**SOURCE TEXT**
The last CEO named Mayer to anger employees about working conditions as much as Yahoo CEO Marissa Mayer has angered hers was probably Louis B. Mayer of MGM. He once interrupted a meeting between studio head Irving Thalberg and the Marx Brothers (see picture). Mayer kept Thalberg so long that by the time Thalberg returned to his office, the comedians had stripped off all their clothes and started roasting potatoes in his fireplace.
For those who have missed the raging firestorm over Silicon Valley, here’s a recap. Marissa Mayer decided that the way to reinvigorate her yawing company was to … wait for it … rescind telecommuting privileges. No more working at home – collaboration, in Mayer’s eyes, is only possible face-to-face.
Could the irony scream any louder? Here’s an Internet company, sitting on top of an opportunity to make connectivity and productivity easier through the hands-on experience of its employees, and its CEO is saying they have to be in the office. I fully expect the Onion to publish a story in the next few days proclaiming that Mayer has dictated that employees can’t leave the building at all, even to go home. The article will say that she has replaced contracts with jail terms, cubicles with cells, and receptionists with prison guards.
A lot of people are making this a gender issue (because Mayer is a woman) or a parenting issue (because she just had a baby and paid to have a nursery built next to her office). Speaking as someone who is neither a woman nor a parent, but rather a Silicon Valley worker (who just wrote on the topic of telecommuting), I can rationally say that it is nothing more than a productivity issue. As in, Mayer has just managed to kill any potential for it. If you own Yahoo stock, sell it now. Here are five reasons why.
Traffic. To get to Yahoo headquarters requires navigating two of the most congested freeways in the Bay Area. Yahoo offers bus service from San Francisco, but its busses don’t travel any faster in heavy traffic, because sometimes even the carpool lanes back up. Nor is public transportation Silicon Valley’s strong suit: the local light rail system serves Yahoo headquarters, but it moves so slowly it is sometimes no faster than driving. The time employees don’t spend in traffic they can spend working.
Travel. Is Mayer also rescinding corporate travel? If not, does she no longer expect employees to actually work when they’re traveling? Or stay in touch with their teams? I know executives who travel more than they’re actually in their office. How are they supposed to collaborate?

**WORK INSTRUCTION 1**
Recast the paragraph of the commentary on Yahoo's telecommuting ban that begins "Traffic. To get to Yahoo headquarters" as a short bulleted list that keeps its main facts.
**WORK INSTRUCTION 2**
Extend the commentary on Yahoo's telecommuting ban beyond its final paragraph.
The lines have no connection to the commentary on Yahoo's telecommuting ban.

**PROVIDED DATA**
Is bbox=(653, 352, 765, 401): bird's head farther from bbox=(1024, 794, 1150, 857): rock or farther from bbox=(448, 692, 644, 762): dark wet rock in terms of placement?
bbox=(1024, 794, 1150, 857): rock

**WRITTEN REPLY 1**
- Reaching Yahoo headquarters means navigating two of the Bay Area's most congested freeways.
- Yahoo's bus service from San Francisco is no faster in heavy traffic, since even carpool lanes sometimes back up.
- The local light rail serves the headquarters but is so slow that it is sometimes no faster than driving.
- Time employees don't spend in traffic could be spent working.

**WRITTEN REPLY 2**
Talk, informal. The kind of serendipitous insight that comes from informal chatting is highly over-rated. I once worked with a group of twenty-somethings who bragged that they consistently worked sixteen-hour days. No doubt they were in the office for that length of time, but they spent a healthy chunk of that time chatting. If they’d actually focused on work, they could have been out the door at four.
Talk, formal. I’ve also been in cubicle farms where the distraction from one conversation between two people can eradicate the productivity of six surrounding co-workers. Even people in offices have to contend with people “dropping by.” The only living things that interrupt me are my cats, and I still get more done in the first four hours of my day at home than I would over eight hours in an office.
Technology. The idea of technology company CEO who doesn’t understand how technology has advanced collaboration – through instant messaging, instant conferencing, video chat – without requiring anybody to be in the same building is scarifying. More important, technology allows this collaboration to happen anywhere around the globe. If Yahoo hires more employees (assuming anyone will want to work there after this), they’re not going to be in the same building. Imagine what Yahoo employees could learn about making online collaboration better by actually spending the day doing it.
Sometimes collaboration between immediate co-workers isn’t the problem. Sometimes it’s collaboration among many departments. So then what? Is everybody going to be crammed into the same building? Mark my words, this is going to go down in history as one of the stupidest CEO decisions ever, along with Qwikster, New Coke, the Edsel, and keeping the Marx Brothers waiting.